Airports with a Weather Station

To check if a predicate exists for a given node, the has(...) function can be used. In the example we check, if a Node of type Airport has a predicate has_weather_station:

{
  q(func: type(Airport), first: 5) @filter(has(has_weather_station)) {
    airport.airport_id
    airport.name
    has_weather_station {
      station.name
      station.elevation
    }
  }
}

Results

{
  "data": {
    "q": [
      {
        "airport.airport_id": "10234",
        "airport.name": "Arvidsjaur Airport",
        "has_weather_station": [
          {
            "station.name": "CORNELIA",
            "station.elevation": 441
          }
        ]
      },
      {
        "airport.airport_id": "10247",
        "airport.name": "Anaktuvuk Pass Airport",
        "has_weather_station": [
          {
            "station.name": "ANAKTUVUK PASS",
            "station.elevation": 642
          }
        ]
      },
      {
        "airport.airport_id": "10276",
        "airport.name": "Thomas C. Russell Field",
        "has_weather_station": [
          {
            "station.name": "ALEXANDER/RUSSEL",
            "station.elevation": 209
          }
        ]
      },
      {
        "airport.airport_id": "10317",
        "airport.name": "Lima Allen County",
        "has_weather_station": [
          {
            "station.name": "LIMA",
            "station.elevation": 296
          }
        ]
      },
      {
        "airport.airport_id": "10376",
        "airport.name": "Amami",
        "has_weather_station": [
          {
            "station.name": "AHOSKIE/TRI COUN",
            "station.elevation": 21
          }
        ]
      }
    ]
  },
  "extensions": {
    "server_latency": {
      "processing_ns": 16999100,
      "total_ns": 16999100
    },
    "txn": {
      "start_ts": 10068
    },
    "metrics": {
      "num_uids": {
        "airport.airport_id": 5,
        "airport.name": 5,
        "dgraph.type": 0,
        "has_weather_station": 10,
        "station.elevation": 5,
        "station.name": 5
      }
    }
  }
}

Conclusion

That's it for now!

It was fun to play around with a new technology, which takes different approaches to data management.

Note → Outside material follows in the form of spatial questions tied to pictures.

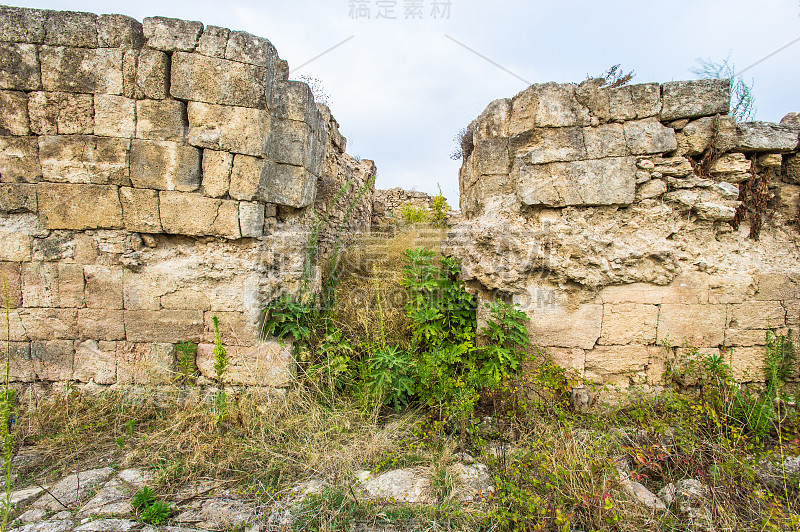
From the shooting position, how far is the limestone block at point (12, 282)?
10.2 ft

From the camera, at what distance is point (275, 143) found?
10.6 ft

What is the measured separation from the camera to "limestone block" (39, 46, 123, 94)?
9.78 ft

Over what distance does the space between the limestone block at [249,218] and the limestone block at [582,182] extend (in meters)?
2.38

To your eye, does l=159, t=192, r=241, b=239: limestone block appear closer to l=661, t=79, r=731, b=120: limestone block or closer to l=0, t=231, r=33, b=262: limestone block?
l=0, t=231, r=33, b=262: limestone block

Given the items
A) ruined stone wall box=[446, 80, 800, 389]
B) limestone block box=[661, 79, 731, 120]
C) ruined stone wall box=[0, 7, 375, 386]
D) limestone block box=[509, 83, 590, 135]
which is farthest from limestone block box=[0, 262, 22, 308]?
limestone block box=[661, 79, 731, 120]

I initially had problems to grasp GraphQL as a query language for Dgraph and it took quite some time to come up with the queries. It was actually easier for me to get started with SPARQL, which might be due to it being close to SQL.

Actually running a local Dgraph database and importing the RDF data was a no-brainer. The Bulk Import was very fast, although I didn't tune a thing and imported close to a billion RDF statements to Dgraph.

There is so much more to explore with Dgraph, but time is so limited.